(GIVEN ENTRIES begins)
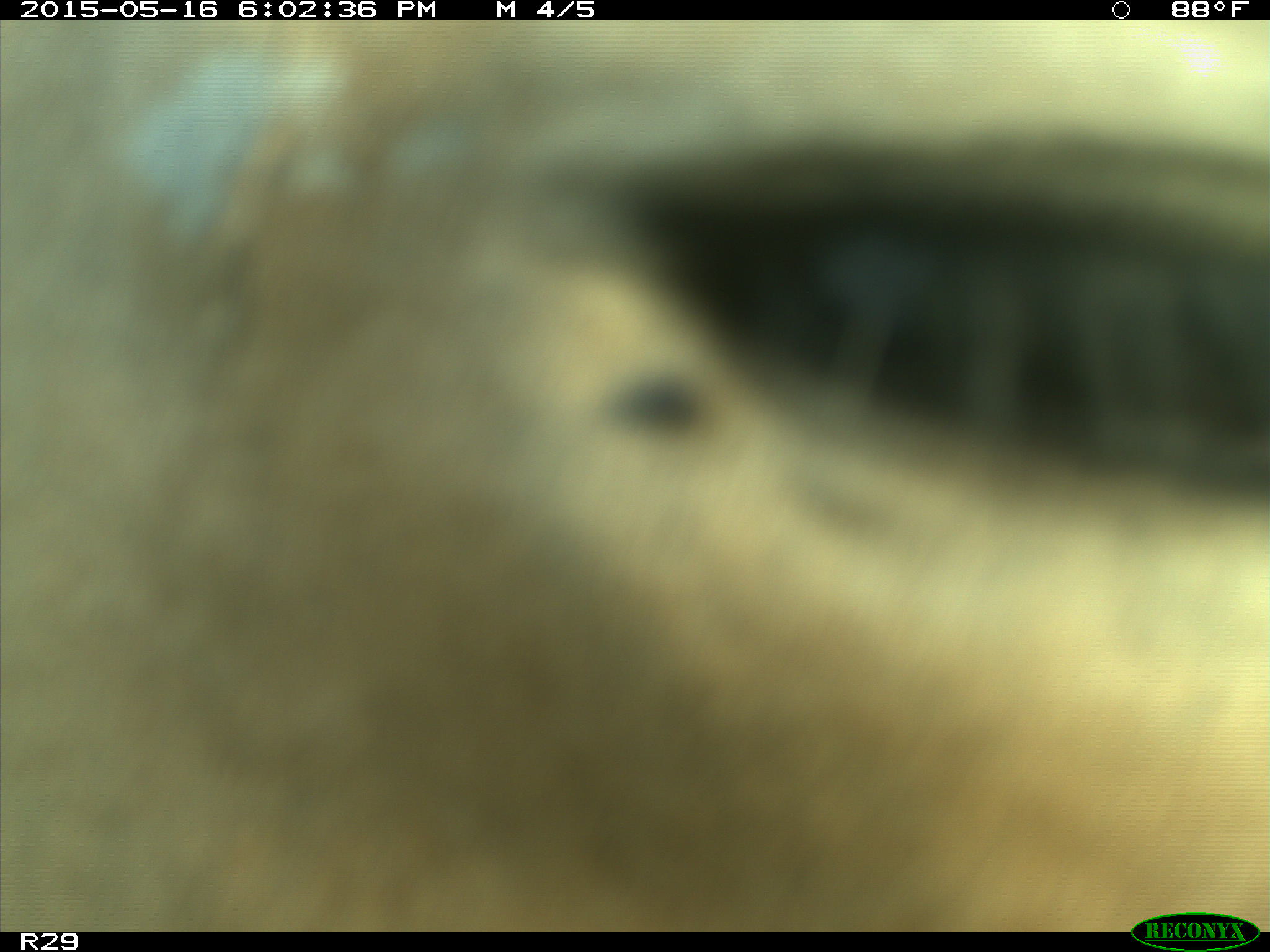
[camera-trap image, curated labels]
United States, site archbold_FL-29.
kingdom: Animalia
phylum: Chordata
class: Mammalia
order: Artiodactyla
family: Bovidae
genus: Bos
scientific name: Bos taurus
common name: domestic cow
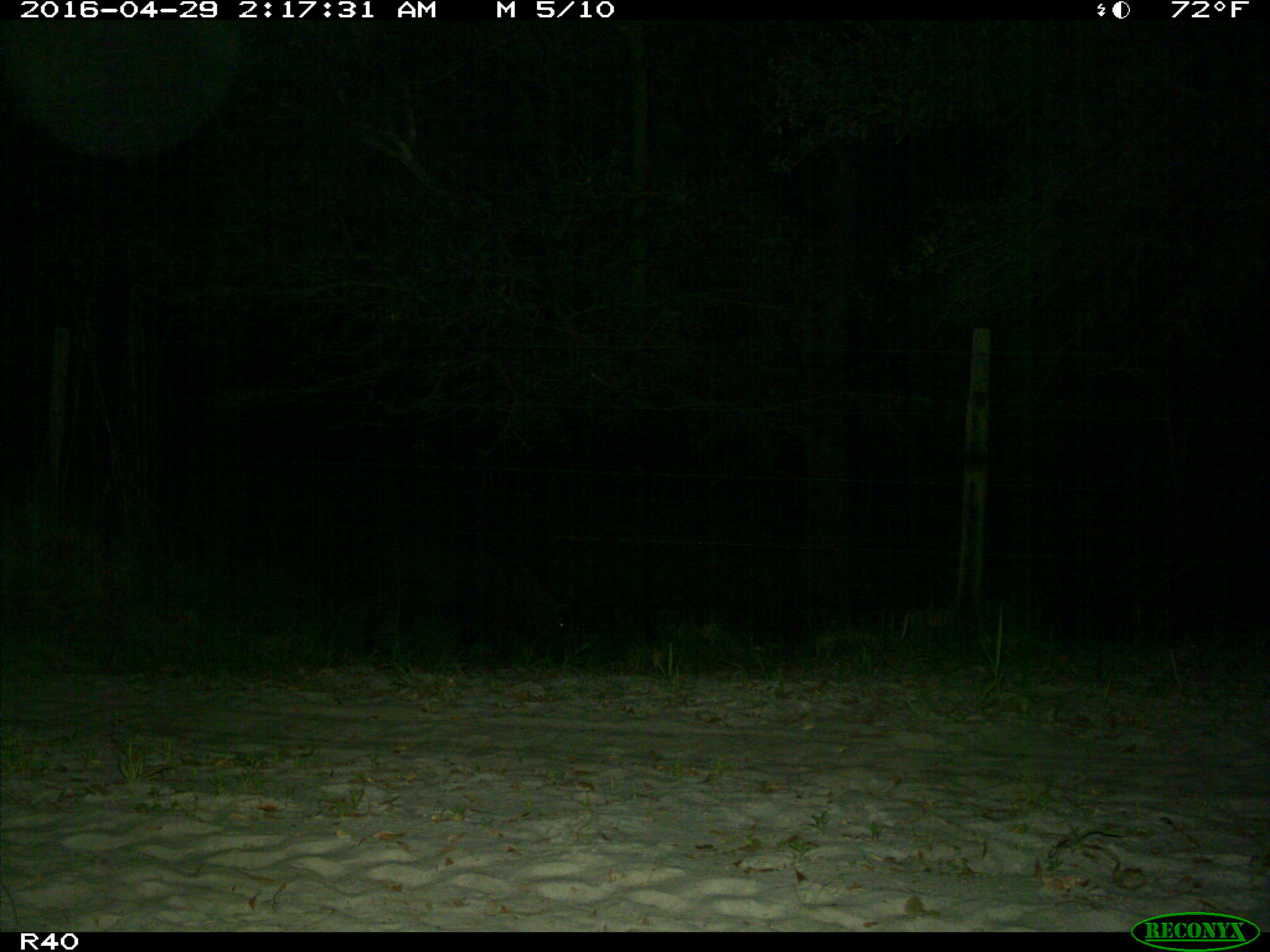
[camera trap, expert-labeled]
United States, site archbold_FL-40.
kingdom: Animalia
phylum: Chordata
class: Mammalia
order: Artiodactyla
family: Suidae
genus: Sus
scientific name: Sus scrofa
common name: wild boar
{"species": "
(GIVEN ENTRIES ends)
> WHAT THE TASK ASKS: Each line from the one containing "family: Bovidae" to the final line of the data must be printed exactly, both included, with nothing else and no pictures.

> ANSWER TO THE PROBLEM:
family: Bovidae
genus: Bos
scientific name: Bos taurus
common name: domestic cow
[camera trap, expert-labeled]
United States, site archbold_FL-40.
kingdom: Animalia
phylum: Chordata
class: Mammalia
order: Artiodactyla
family: Suidae
genus: Sus
scientific name: Sus scrofa
common name: wild boar
{"species": "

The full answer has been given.